What the agent can do
The agent has access to a full suite of creative tools:| Category | Capabilities |
|---|---|
| Image generation | Create images from text descriptions, edit existing images, remove backgrounds, upscale resolution |
| Video generation | Create videos from text, animate between keyframes (first and last frame), generate reference video with visual consistency |
| Media analysis | Analyze images and videos to extract style, composition, color, and motion details |
Talking to the agent
You can be conversational or specific:- “Create a sunset over a calm ocean” — The agent picks reasonable defaults
- “Generate a 16:9 image of the main character standing in the rain, matching the color palette from the reference photo” — More specific, references canvas images
- “Animate this image with a slow zoom out” — References an existing canvas image
- “What’s the style of this uploaded photo?” — Asks the vision engine to analyze an image
Batch and parallel generation
The agent can handle multiple generation tasks at once.

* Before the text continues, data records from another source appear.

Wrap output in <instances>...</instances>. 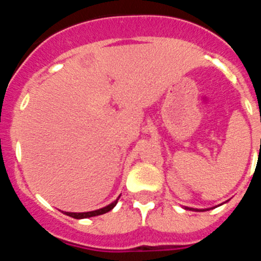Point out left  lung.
Segmentation results:
<instances>
[{
	"mask_svg": "<svg viewBox=\"0 0 261 261\" xmlns=\"http://www.w3.org/2000/svg\"><path fill=\"white\" fill-rule=\"evenodd\" d=\"M186 209H190V208H186ZM192 211H193V209H192ZM195 211H197V209H195Z\"/></svg>",
	"mask_w": 261,
	"mask_h": 261,
	"instance_id": "1",
	"label": "left lung"
}]
</instances>
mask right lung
<instances>
[{
	"mask_svg": "<svg viewBox=\"0 0 261 261\" xmlns=\"http://www.w3.org/2000/svg\"><path fill=\"white\" fill-rule=\"evenodd\" d=\"M117 200L119 199H116L114 202H112V204L107 205V206H105V208L98 209V211L85 212V213H70V212H65V214L69 217H73V218H77V220H80V218H89V217L100 216V214H105V213H107V212H110L111 209H114L115 205L117 204Z\"/></svg>",
	"mask_w": 261,
	"mask_h": 261,
	"instance_id": "right-lung-1",
	"label": "right lung"
}]
</instances>
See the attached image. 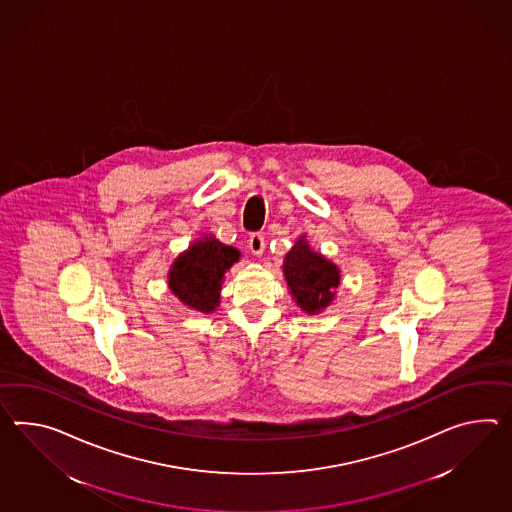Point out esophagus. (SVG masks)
<instances>
[{
  "label": "esophagus",
  "mask_w": 512,
  "mask_h": 512,
  "mask_svg": "<svg viewBox=\"0 0 512 512\" xmlns=\"http://www.w3.org/2000/svg\"><path fill=\"white\" fill-rule=\"evenodd\" d=\"M264 244H266V242H264V237H262L261 233H253L250 240H248V248H250L253 255H262Z\"/></svg>",
  "instance_id": "1"
}]
</instances>
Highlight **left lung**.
Listing matches in <instances>:
<instances>
[{
    "label": "left lung",
    "instance_id": "obj_1",
    "mask_svg": "<svg viewBox=\"0 0 512 512\" xmlns=\"http://www.w3.org/2000/svg\"><path fill=\"white\" fill-rule=\"evenodd\" d=\"M283 272L294 300L309 314L331 303L340 281L337 266L314 253L303 237L288 251Z\"/></svg>",
    "mask_w": 512,
    "mask_h": 512
}]
</instances>
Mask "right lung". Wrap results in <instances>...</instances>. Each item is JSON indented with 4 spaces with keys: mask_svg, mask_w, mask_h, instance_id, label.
<instances>
[{
    "mask_svg": "<svg viewBox=\"0 0 512 512\" xmlns=\"http://www.w3.org/2000/svg\"><path fill=\"white\" fill-rule=\"evenodd\" d=\"M240 251L225 246L216 238L194 242L188 251L177 257L168 285L175 296L188 307L200 312H212L220 300V288L225 270L238 261Z\"/></svg>",
    "mask_w": 512,
    "mask_h": 512,
    "instance_id": "1",
    "label": "right lung"
}]
</instances>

When you request several outputs in a single message, the agent runs them in parallel — you don’t have to wait for one to finish before the next one starts. Quantity requests:- “Generate 5 different poster concepts for this campaign”
- “Create 3 color variations of this logo”

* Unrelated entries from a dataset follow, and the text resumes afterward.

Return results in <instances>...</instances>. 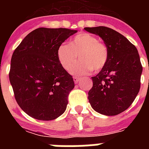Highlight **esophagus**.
Returning <instances> with one entry per match:
<instances>
[{
  "mask_svg": "<svg viewBox=\"0 0 149 149\" xmlns=\"http://www.w3.org/2000/svg\"><path fill=\"white\" fill-rule=\"evenodd\" d=\"M80 79H81V78H79V77H73V80H74V82H76V83H77V82H79V80H80Z\"/></svg>",
  "mask_w": 149,
  "mask_h": 149,
  "instance_id": "1",
  "label": "esophagus"
}]
</instances>
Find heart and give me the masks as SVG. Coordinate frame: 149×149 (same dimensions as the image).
<instances>
[{
    "label": "heart",
    "instance_id": "b5f03b06",
    "mask_svg": "<svg viewBox=\"0 0 149 149\" xmlns=\"http://www.w3.org/2000/svg\"><path fill=\"white\" fill-rule=\"evenodd\" d=\"M81 62L74 65L78 61ZM57 56L61 65L66 71L76 74H86L91 70L99 72L105 67L109 59V49L96 36L83 32L75 36L70 44H62L58 47Z\"/></svg>",
    "mask_w": 149,
    "mask_h": 149
}]
</instances>
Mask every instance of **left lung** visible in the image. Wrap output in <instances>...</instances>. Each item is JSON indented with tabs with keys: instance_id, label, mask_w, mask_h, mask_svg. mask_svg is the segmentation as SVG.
<instances>
[{
	"instance_id": "obj_1",
	"label": "left lung",
	"mask_w": 149,
	"mask_h": 149,
	"mask_svg": "<svg viewBox=\"0 0 149 149\" xmlns=\"http://www.w3.org/2000/svg\"><path fill=\"white\" fill-rule=\"evenodd\" d=\"M99 36L109 49L108 62L95 77L88 100L93 110L107 116L117 115L129 107L140 90L142 72L136 47L125 36L104 26L84 28Z\"/></svg>"
}]
</instances>
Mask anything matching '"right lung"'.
Masks as SVG:
<instances>
[{
  "label": "right lung",
  "mask_w": 149,
  "mask_h": 149,
  "mask_svg": "<svg viewBox=\"0 0 149 149\" xmlns=\"http://www.w3.org/2000/svg\"><path fill=\"white\" fill-rule=\"evenodd\" d=\"M77 30L39 28L13 52L9 79L19 107L30 117L51 120L65 112L74 88L72 77L58 62V47Z\"/></svg>",
  "instance_id": "right-lung-1"
}]
</instances>
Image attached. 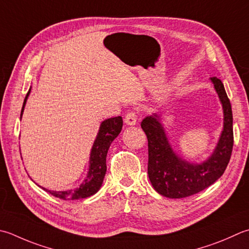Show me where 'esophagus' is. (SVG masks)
Returning <instances> with one entry per match:
<instances>
[{
    "instance_id": "obj_1",
    "label": "esophagus",
    "mask_w": 249,
    "mask_h": 249,
    "mask_svg": "<svg viewBox=\"0 0 249 249\" xmlns=\"http://www.w3.org/2000/svg\"><path fill=\"white\" fill-rule=\"evenodd\" d=\"M137 120H138L137 112L130 111L125 115V123L127 125H135L136 123H137Z\"/></svg>"
}]
</instances>
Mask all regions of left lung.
<instances>
[{
	"label": "left lung",
	"mask_w": 249,
	"mask_h": 249,
	"mask_svg": "<svg viewBox=\"0 0 249 249\" xmlns=\"http://www.w3.org/2000/svg\"><path fill=\"white\" fill-rule=\"evenodd\" d=\"M211 80L222 104L223 129L216 149L203 163H190L174 152L157 114L141 122L148 138L149 179L160 196L182 198L196 194L220 178L228 166L233 149L231 104L222 82L216 76Z\"/></svg>",
	"instance_id": "1"
}]
</instances>
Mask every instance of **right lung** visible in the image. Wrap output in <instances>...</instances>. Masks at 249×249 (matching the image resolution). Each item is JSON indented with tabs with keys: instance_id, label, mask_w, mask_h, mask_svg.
<instances>
[{
	"instance_id": "1",
	"label": "right lung",
	"mask_w": 249,
	"mask_h": 249,
	"mask_svg": "<svg viewBox=\"0 0 249 249\" xmlns=\"http://www.w3.org/2000/svg\"><path fill=\"white\" fill-rule=\"evenodd\" d=\"M30 91L31 89H29L26 98H24L20 119L22 116L28 97L30 95ZM122 126H123L122 116L111 118L102 122L99 127L98 135H97L90 151L89 173H87L86 178L79 188L74 190H68V191H51V190H47L45 188L42 189L45 190L46 192H50L52 196L61 199H66V201L85 198L94 196L95 193L98 192L102 182H104V178L107 172V153H108V150L112 141L118 137L119 134L121 133Z\"/></svg>"
}]
</instances>
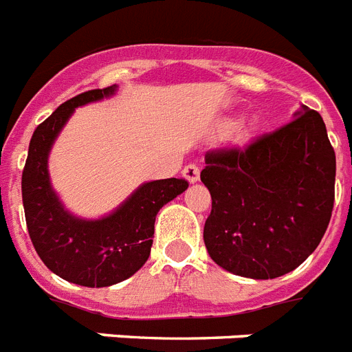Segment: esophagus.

- “Try this scene in warm tones, cool tones, and high contrast”
- “Generate both a realistic and an illustrated version”
- “Create front, side, and back views of this character” — The agent generates all three in parallel using the same reference
- “Remove the background from these 3 images”

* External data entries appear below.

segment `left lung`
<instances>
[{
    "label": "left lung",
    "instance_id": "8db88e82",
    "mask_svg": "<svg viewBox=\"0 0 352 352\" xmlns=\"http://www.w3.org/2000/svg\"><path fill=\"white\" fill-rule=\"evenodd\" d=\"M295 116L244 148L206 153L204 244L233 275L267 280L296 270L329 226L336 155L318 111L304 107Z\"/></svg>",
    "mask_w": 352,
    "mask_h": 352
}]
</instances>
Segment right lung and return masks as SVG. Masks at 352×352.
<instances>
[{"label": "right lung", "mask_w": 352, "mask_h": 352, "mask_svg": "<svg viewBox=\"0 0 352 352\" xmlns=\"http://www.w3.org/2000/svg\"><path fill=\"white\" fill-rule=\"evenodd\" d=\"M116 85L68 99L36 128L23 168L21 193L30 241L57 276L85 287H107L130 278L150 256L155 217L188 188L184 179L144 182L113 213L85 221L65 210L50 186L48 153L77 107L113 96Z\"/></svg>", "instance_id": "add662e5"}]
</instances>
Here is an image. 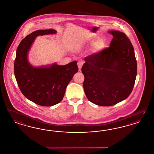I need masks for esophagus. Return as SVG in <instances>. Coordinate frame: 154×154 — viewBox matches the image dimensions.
Masks as SVG:
<instances>
[{"mask_svg":"<svg viewBox=\"0 0 154 154\" xmlns=\"http://www.w3.org/2000/svg\"><path fill=\"white\" fill-rule=\"evenodd\" d=\"M83 63H84V62H83V61H79L78 62V68H79V71H80L82 66L83 65Z\"/></svg>","mask_w":154,"mask_h":154,"instance_id":"obj_1","label":"esophagus"}]
</instances>
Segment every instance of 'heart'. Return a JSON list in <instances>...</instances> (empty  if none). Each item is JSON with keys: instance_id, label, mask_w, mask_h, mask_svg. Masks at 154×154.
<instances>
[{"instance_id": "1", "label": "heart", "mask_w": 154, "mask_h": 154, "mask_svg": "<svg viewBox=\"0 0 154 154\" xmlns=\"http://www.w3.org/2000/svg\"><path fill=\"white\" fill-rule=\"evenodd\" d=\"M87 45H94V48L96 51H98L100 49H101L103 46H104V42L101 39H99L95 41L94 38L89 40L87 41L86 43Z\"/></svg>"}]
</instances>
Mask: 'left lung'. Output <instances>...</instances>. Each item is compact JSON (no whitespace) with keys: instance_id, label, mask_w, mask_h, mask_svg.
Here are the masks:
<instances>
[{"instance_id":"1","label":"left lung","mask_w":154,"mask_h":154,"mask_svg":"<svg viewBox=\"0 0 154 154\" xmlns=\"http://www.w3.org/2000/svg\"><path fill=\"white\" fill-rule=\"evenodd\" d=\"M113 35L109 48L85 58L82 68L87 99L94 104L112 106L131 93L137 73L133 46L124 33L110 31Z\"/></svg>"}]
</instances>
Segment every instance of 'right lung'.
<instances>
[{"instance_id":"obj_1","label":"right lung","mask_w":154,"mask_h":154,"mask_svg":"<svg viewBox=\"0 0 154 154\" xmlns=\"http://www.w3.org/2000/svg\"><path fill=\"white\" fill-rule=\"evenodd\" d=\"M55 33V30H38L26 35L17 48L14 62L15 78L21 92L30 101L44 106L60 103L67 85L78 71L76 61L65 66L54 64L40 68L28 63L27 53L35 38Z\"/></svg>"}]
</instances>
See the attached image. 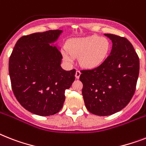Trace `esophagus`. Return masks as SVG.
Listing matches in <instances>:
<instances>
[{
    "instance_id": "obj_1",
    "label": "esophagus",
    "mask_w": 146,
    "mask_h": 146,
    "mask_svg": "<svg viewBox=\"0 0 146 146\" xmlns=\"http://www.w3.org/2000/svg\"><path fill=\"white\" fill-rule=\"evenodd\" d=\"M80 75H81V72H80V71H79V70L76 71L75 76H76V79H79V76H80Z\"/></svg>"
}]
</instances>
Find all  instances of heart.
Instances as JSON below:
<instances>
[{
  "instance_id": "1",
  "label": "heart",
  "mask_w": 146,
  "mask_h": 146,
  "mask_svg": "<svg viewBox=\"0 0 146 146\" xmlns=\"http://www.w3.org/2000/svg\"><path fill=\"white\" fill-rule=\"evenodd\" d=\"M111 44L110 40L98 35L75 38L67 42V49L63 50V57L68 63H73L74 57L79 58L82 67L92 69L99 67L107 58Z\"/></svg>"
}]
</instances>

- “Upscale all the character portraits on the canvas”
Using skills
Skills are reusable prompt templates that you invoke by typing/ in the chat input. Instead of retyping the same style direction or complex instruction every time, save it as a skill and trigger it with a short command like /cinematic or /product-shot.
When you type /, a popup shows your available skills. Select one to insert it as a visual chip in your message. You can combine multiple skills with your own text in a single message.
Skills are workspace-scoped, so your entire team shares the same set of /slash commands. See Skills for how to create and manage them.
Conversation memory
The agent remembers everything discussed within a project’s chat session. This includes:- Your creative direction and preferences expressed during the conversation
- What you liked and didn’t like about previous generations
- Character names, scene descriptions, and terminology you’ve established
- Corrections and refinements you’ve made
How generations appear
Every generation creates a new item on the canvas. Nothing is overwritten or replaced — you always keep your previous results. This means you can:- Compare multiple variations side by side
- Go back to an earlier generation at any time
- Mix and match results from different attempts
Credits
Each generation uses credits from your plan. Different operations cost different amounts — image generation is relatively inexpensive, while video generation uses more credits. See the pricing page for a full breakdown.If a generation fails (due to a model error or timeout), credits are automatically refunded to your account.